## Arbeitsanweisungen
(a) Aktualisieren Sie den Text über Kinderängste, indem Sie ihn beginnend mit „An Hand von“ und weiter bis einschließlich „Angst überwinden kann.“ wiedergeben und dabei „Situationen“ durch „Lebenslagen“ ersetzen.
(b) Führen Sie den Text über Kinderängste ab der Stelle weiter, an der er endet.

## Übungstext
********************

So beginnt Linde von Keyserlingk ihr Buch und diesem Grundsatz
folgen alle ihre Geschichten.
Eine Erkenntnis, die einleuchtet. Aber was tun, wenn die Angst
die zarte Kinderseele packt und fest im Griff hat?
Da nutzen die tröstenden Worte der Erwachsenen "Du brauchst keine Angst zu
haben!" oder "Das ist alles nicht so schlimm!"gar nichts - im Gegenteil, sie
vermitteln noch den Eindruck, man würde nicht ernst genommen, man könne seinen
eigenen Gefühlen nicht trauen.
Verständnis ist zunächst das wichtigste - und dann: ganz behutsam die Angst
bewältigen.
An Hand von Geschichten sehen, wie andere sich in ähnlichen
Situationen verhalten, wie sich plötzlich ungeahnte Auswege und Lösungsmöglichkeiten
ergeben. Darauf vertrauen, dass man seine Angst überwinden kann.
Da ist beispielsweise Mirko, der furchtbare Angst vorm Wasser
hat, weil seine Brüder der Meinung waren, schwimmen lerne man nur dadurch,
ins Wasser geworfen zu werden. Und der dann doch ins Wasser geht, weil seine
Freunde den ganzen Sommer am See verbringen. Der immer ein Bein auf dem Boden
behält und nur so tut, als schwimme er. Und ganz plötzlich, ohne es zu merken,
tatsächlich schwimmen gelernt hat.

********************

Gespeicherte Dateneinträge
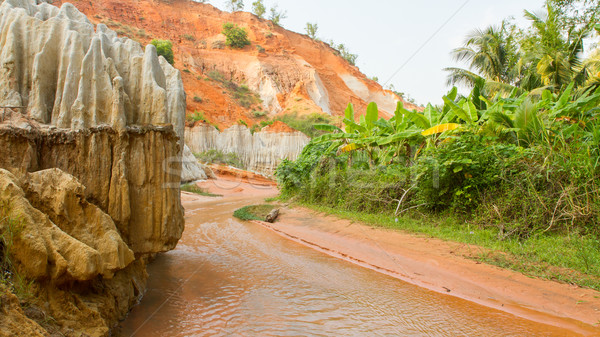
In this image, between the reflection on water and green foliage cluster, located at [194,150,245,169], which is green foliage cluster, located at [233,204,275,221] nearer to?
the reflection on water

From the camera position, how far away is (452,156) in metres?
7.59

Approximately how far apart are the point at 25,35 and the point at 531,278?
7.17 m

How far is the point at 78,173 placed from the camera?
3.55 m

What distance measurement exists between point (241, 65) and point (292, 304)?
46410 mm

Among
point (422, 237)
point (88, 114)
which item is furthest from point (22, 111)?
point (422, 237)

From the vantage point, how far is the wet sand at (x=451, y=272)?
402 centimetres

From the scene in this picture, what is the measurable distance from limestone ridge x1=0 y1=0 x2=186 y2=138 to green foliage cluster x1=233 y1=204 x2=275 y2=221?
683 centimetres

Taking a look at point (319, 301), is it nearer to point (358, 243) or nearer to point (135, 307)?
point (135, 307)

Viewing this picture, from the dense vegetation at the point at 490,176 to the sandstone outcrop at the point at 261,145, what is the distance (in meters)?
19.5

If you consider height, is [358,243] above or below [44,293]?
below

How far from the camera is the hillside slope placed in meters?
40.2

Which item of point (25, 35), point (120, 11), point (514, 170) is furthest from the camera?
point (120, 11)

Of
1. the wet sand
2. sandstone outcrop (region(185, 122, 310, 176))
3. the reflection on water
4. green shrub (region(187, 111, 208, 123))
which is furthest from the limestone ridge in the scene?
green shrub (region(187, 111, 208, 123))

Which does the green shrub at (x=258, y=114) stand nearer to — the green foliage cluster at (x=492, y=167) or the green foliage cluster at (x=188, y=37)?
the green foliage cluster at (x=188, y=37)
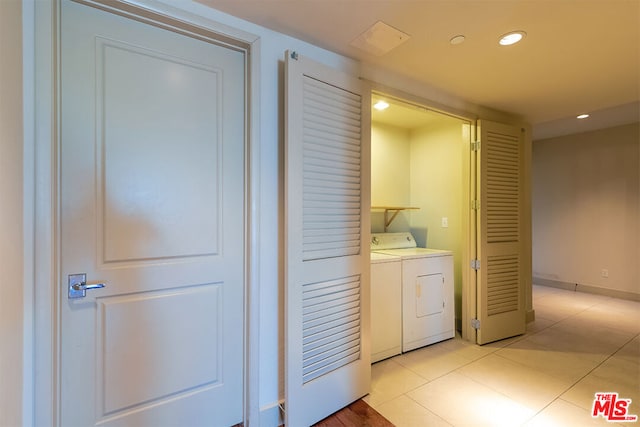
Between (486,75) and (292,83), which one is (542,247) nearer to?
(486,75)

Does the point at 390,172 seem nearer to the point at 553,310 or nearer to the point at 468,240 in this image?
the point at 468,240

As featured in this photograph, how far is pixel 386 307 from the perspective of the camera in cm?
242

********************

## Gelöste Aufgaben
(a)
An Hand von Geschichten sehen, wie andere sich in ähnlichen
Lebenslagen verhalten, wie sich plötzlich ungeahnte Auswege und Lösungsmöglichkeiten
ergeben. Darauf vertrauen, dass man seine Angst überwinden kann.

(b)
Oder Ebba. Die kann keine Spinne angucken, ohne dass es sie ganz schrecklich
gruselt. Bis ihr Opa ihr die Geschichte von der Spinne Araneida erzählt, die
in Wirklichkeit eine verzauberte Weberin ist und so gerne den Spinnenprinzen
heiraten möchte. Und Ebba ihr hilft und dabei ganz vergisst, dass sie Spinnen
eigentlich nicht ausstehen kann.
Aber da gibt es ja noch viel heimtückischere Ängste als die
vor Spinnen oder vorm Schwimmen. Ängste, die das eigene Können in Frage stellen,
die einen glauben machen, man sei ein Versager. So lange bis man ganz klein
ist und sich gar nichts mehr traut. Dann freuen sich Quasselstrippe, Klatschbase
und Plappermaul. Die Drei hocken nämlich auf der Dachrinne und warten, bis
jemand vorbeiläuft, dem sie sich auf die Schulter setzen und ihre fiesen Sprüche
einflüstern können. "Ich bin nix, ich kann nix, ich werd nix!"
Aber zum Glück gibt es Menschen, die wissen, was man dagegen tun kann, wie
man sich durch Mutmachsprüche schützen kann: "Ich kann, was ich will!"
Der vierte Band der Reihe "Geschichten für die Kinderseele"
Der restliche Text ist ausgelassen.